有馬 世界共通の課題に答えやサービスを探ることで、ビジネスが生まれます。ブランド力や企業イメージの向上にもつながる。さらに自分たちはこういう価値のために働いているのだと、社内で気持ちのまとまりが生まれます。
国谷 これまで言われてきたCSR(企業の社会的責任)と、SDGsはどう違うのでしょうか。
有馬 社会貢献活動をCSRだと考える企業も多いのですが、本来求められているのは、社会課題の解決に責任を果たすことです。SDGsはその果たすべきターゲットといえます。
国谷 企業が動くことによって社会を変革する。しかし、企業自体も、変わらなくてはいけませんね。
有馬 価値を創出して収益につなげていくビジネスモデル、競争力をつけるための技術力や生産能力、どちらも変えていく必要があります。そうした時に、SDGsが示す17の課題が、とても参考になるのです。
国谷 先駆的な欧米企業の共通点は何でしょうか。
有馬 人権意識の高さや中長期的な視点、経営者の信念です。日本では四半期の結果を出さなくてはダメだということで、少し時間のかかる投資はしづらい。

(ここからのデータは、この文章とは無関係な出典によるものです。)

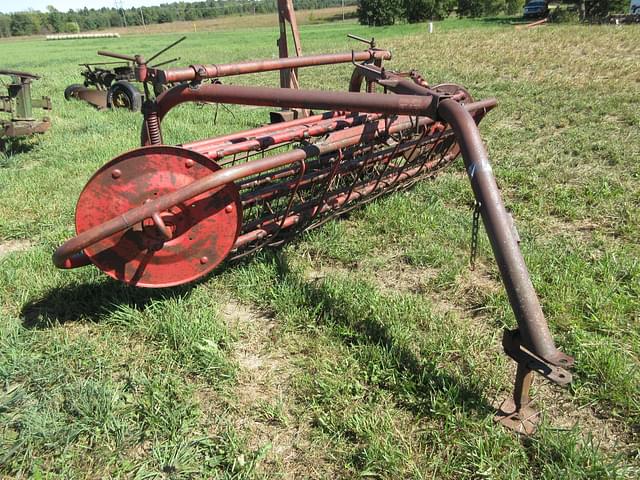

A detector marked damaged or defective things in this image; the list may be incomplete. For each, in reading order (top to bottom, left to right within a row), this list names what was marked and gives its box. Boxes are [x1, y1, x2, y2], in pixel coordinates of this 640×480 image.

rusty steel bar [153, 49, 392, 84]
rusty steel bar [438, 98, 572, 368]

国谷 日本企業の方が長期的展望を持っていたと思うのですが、今は、近視眼的なのでしょうか。
有馬 そうだと思いますね。けれども、SDGsに背中を押されて変わってきています。投資家も、社会課題への取り組みを判断材料に加え始めています。
国谷 二酸化炭素の排出量で評価する動きもあります。社会課題への戦略がないと、資金を集めにくくなるということですか。

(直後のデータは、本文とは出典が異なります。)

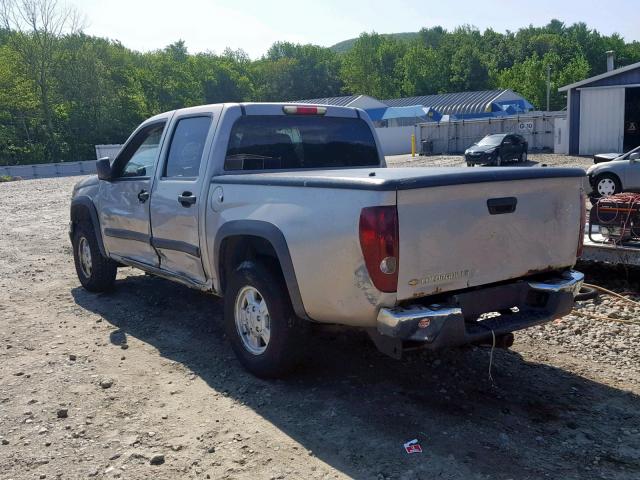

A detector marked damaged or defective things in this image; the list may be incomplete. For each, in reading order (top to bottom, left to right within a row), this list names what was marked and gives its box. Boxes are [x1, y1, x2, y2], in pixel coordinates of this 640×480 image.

有馬 資金が集まらないだけでなく、原材料や部品などの調達において、いいパートナーを見つけられなくなると思いますね。
国谷 企業の取り組みにSDGsを浸透させていくときに、一番の大きな壁は何でしょうか。
有馬 「いいことだからやろう」と株主や社内を説得するのは簡単ではありません。経営者自身が腹で納得して動かないと、進みようがない。結局は経営者の能力と心の問題だと思います。
国谷 グローバルにつながっていないと思っている中小企業の背中を、どう押すことができますか。

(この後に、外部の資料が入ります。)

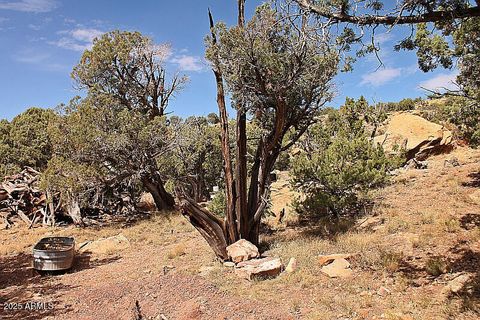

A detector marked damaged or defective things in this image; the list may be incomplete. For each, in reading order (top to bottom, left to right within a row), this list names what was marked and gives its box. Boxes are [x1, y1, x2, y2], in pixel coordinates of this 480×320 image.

rusty metal tank [33, 236, 75, 272]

有馬 気候変動をはじめ、社会基盤が崩れかねないという点でつながりを考えてもらうことです。それに、中小企業の経営者には、世の中の役に立つのだという熱い思いを持っている方がたくさんいます。
国谷 政府の実施指針にはSDGsを企業の本業に取り込むと書かれていますが、そう簡単ではないというのが、企業の本音では。
有馬 ほめる仕掛けが必要です。先行することの「利」もあるわけですから。企業が世界のあり方にかかわる時代になったのです。経営者が勇気と信念をもって向かうことができるか。新たなグローバルな競争が始まっています。(構成=北郷美由紀、写真=時津剛)

有馬利男(ありま・としお) 241社・団体が参加するグローバル・コンパクト・ネットワーク・ジャパン代表理事。元富士ゼロックス社長。

国谷裕子(くにや・ひろこ) 1993~2016年、NHK総合「クローズアップ現代」を担当。近著に「キャスターという仕事」(岩波新書)。